Mehrere Generationen heißt, dass die beiden Erwachsenen eine Weile in dem heimeligen Raum verbringen werden, indem sich ob der kurzfristigen Rettung recht glücklich aussehen. Mehrere Generationen heißt, dass die beiden Erwachsenen wohl den Bunker nicht lebend verlassen werden. Die beiden Kinder auch nicht. Vielleicht deren Kinder?
Wobei sich natürlich die Frage stellt, was Erwachsene, Kinder und Kindeskinder die nächsten 100 Jahre oder so wohl essen werden, in dem heimeligen 15 m2 Bunker.
Wo sie aufs Klo gehen und duschen. Wer sie versorgt, wenn mal jemand krank werden sollte.
Gar nicht vorstellen will man sich, was die glücklichen vier wohl machen würden, wenn der Geigerzähler anfängt zu piepen.
Oder wenn sie durch das Periskop schauen und sehen, was alles nicht mehr da ist.
Wenn über das Bild so eine Weile nachdenkt, dann wäre eine Pistole oder ein ordentlicher Vorrat an Schlaftabletten vielleicht eine ganz gute Alternative für den Bau eines Bunkers. Privat oder öffentlich. Für den Fall eines Atomkriegs.
Und ein paar weiße oder russische Flaggen, zum raushängen, wenn der Russe ganz konventionell einmarschieren sollte.
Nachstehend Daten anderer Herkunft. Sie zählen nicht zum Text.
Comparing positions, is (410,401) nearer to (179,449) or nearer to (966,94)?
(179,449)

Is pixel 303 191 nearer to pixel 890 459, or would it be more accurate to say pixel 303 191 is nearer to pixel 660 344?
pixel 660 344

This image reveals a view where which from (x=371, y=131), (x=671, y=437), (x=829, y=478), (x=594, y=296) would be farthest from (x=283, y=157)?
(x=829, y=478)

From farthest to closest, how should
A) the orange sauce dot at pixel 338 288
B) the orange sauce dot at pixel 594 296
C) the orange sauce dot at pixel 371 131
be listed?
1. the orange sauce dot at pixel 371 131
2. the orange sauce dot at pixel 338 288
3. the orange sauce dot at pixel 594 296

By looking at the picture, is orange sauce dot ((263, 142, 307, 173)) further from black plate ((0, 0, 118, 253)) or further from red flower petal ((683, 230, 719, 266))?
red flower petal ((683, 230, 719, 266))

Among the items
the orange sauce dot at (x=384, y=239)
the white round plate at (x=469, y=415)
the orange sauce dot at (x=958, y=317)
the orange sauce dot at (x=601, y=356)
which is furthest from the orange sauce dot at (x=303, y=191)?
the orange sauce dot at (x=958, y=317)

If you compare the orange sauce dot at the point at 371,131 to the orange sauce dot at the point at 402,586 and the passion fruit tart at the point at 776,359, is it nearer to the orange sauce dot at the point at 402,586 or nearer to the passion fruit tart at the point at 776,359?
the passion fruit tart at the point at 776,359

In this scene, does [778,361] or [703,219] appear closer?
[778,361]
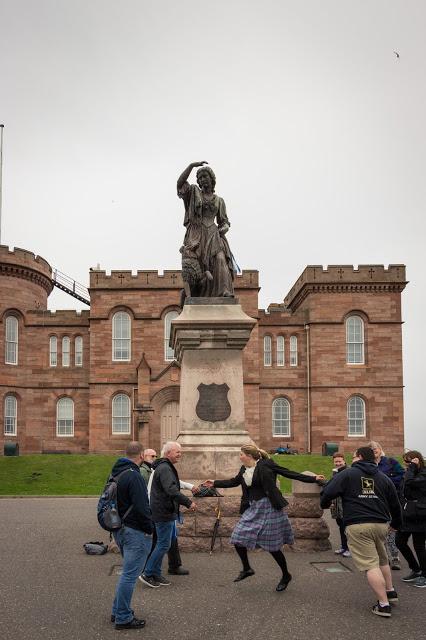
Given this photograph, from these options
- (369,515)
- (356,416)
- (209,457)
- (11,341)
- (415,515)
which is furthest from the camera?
(11,341)

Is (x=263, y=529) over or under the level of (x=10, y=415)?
under

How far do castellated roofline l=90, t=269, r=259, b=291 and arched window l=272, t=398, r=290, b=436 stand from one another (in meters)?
6.57

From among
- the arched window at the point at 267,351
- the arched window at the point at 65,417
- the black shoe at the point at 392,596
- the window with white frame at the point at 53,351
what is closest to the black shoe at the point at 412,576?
the black shoe at the point at 392,596

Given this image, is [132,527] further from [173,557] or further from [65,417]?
[65,417]

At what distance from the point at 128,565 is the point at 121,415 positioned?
31.8m

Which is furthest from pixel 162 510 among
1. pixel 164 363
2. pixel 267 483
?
pixel 164 363

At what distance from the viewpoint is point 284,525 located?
810 centimetres

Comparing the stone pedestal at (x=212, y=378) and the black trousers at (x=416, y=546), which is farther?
the stone pedestal at (x=212, y=378)

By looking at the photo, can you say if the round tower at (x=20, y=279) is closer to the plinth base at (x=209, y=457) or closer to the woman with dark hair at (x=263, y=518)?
the plinth base at (x=209, y=457)

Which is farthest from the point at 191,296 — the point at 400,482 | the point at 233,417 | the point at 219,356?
the point at 400,482

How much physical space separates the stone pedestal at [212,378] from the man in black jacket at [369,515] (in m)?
3.43

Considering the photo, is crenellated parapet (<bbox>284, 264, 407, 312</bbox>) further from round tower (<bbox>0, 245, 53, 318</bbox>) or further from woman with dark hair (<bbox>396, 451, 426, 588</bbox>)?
woman with dark hair (<bbox>396, 451, 426, 588</bbox>)

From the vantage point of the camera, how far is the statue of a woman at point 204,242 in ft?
38.4

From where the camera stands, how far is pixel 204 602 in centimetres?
761
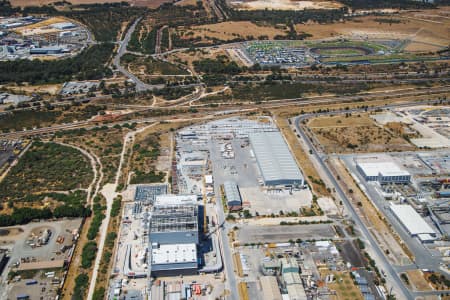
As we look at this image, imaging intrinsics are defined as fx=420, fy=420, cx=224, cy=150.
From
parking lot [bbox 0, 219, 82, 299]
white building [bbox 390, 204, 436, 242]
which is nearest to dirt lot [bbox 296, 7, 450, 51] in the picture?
white building [bbox 390, 204, 436, 242]

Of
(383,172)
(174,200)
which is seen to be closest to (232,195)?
(174,200)

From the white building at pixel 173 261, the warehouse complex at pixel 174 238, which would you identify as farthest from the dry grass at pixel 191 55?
the white building at pixel 173 261

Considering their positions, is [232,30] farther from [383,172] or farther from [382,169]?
[383,172]

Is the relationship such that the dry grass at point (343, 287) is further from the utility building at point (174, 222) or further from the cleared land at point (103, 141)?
the cleared land at point (103, 141)

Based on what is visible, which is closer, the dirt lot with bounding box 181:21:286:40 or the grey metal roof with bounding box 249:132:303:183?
the grey metal roof with bounding box 249:132:303:183

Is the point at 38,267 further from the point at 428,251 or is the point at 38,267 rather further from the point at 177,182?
the point at 428,251

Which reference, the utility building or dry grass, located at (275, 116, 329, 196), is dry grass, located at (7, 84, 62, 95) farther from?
the utility building

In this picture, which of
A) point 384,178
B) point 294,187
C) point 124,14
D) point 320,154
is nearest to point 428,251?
point 384,178
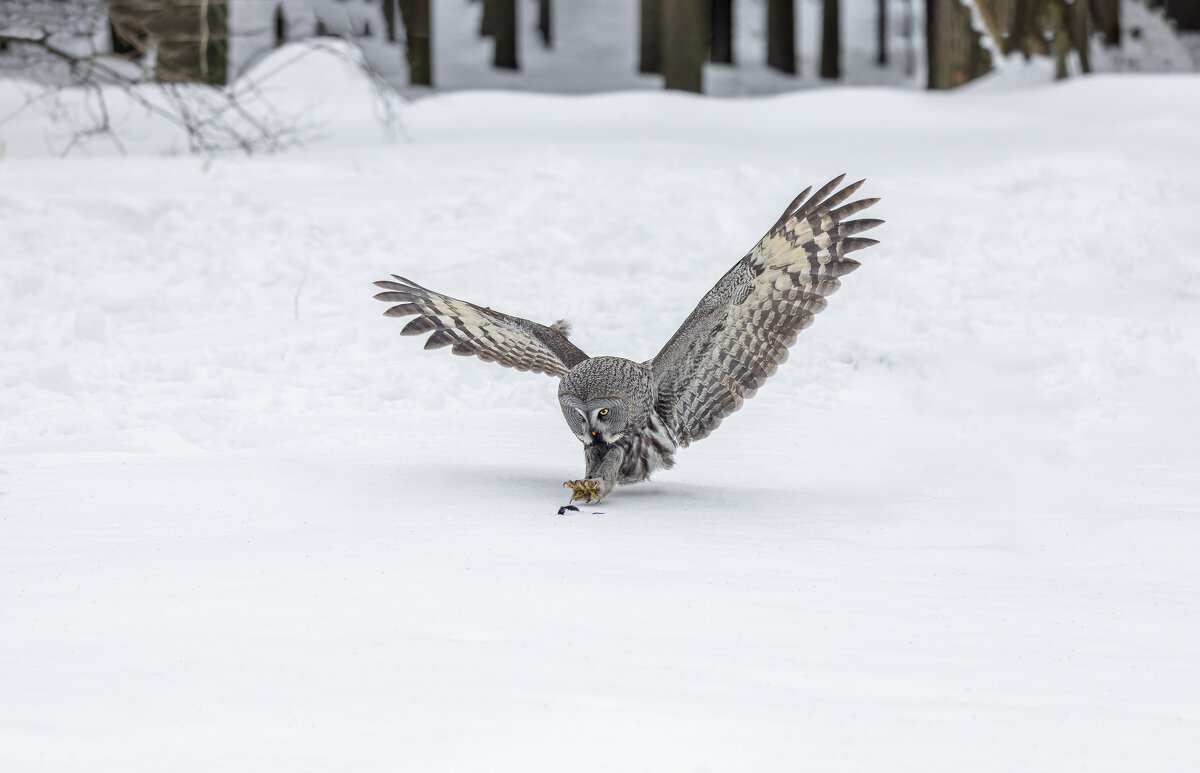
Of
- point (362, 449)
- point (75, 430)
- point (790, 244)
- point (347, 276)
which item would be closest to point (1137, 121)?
point (347, 276)

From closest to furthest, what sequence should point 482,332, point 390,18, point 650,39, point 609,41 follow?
point 482,332
point 650,39
point 390,18
point 609,41

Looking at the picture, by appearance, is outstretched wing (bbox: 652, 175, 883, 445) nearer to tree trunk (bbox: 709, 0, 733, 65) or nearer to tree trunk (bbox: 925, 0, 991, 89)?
tree trunk (bbox: 925, 0, 991, 89)

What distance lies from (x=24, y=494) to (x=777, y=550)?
247 cm

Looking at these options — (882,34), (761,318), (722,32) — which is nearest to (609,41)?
(722,32)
Vor allem aber stellt sich die Frage, ob es sinnvoll ist, jetzt den Krieg nach Kräften an zu heizen, weil der Russe ja niemals Atomwaffen einsetzen würde.
Einen Krieg um, man erinnert sich, das Recht der freien Ukraine, frei zu entscheiden, einen Aufnahmeantrag an die NATO stellen zu dürfen, der mit Sicherheit abgelehnt würde.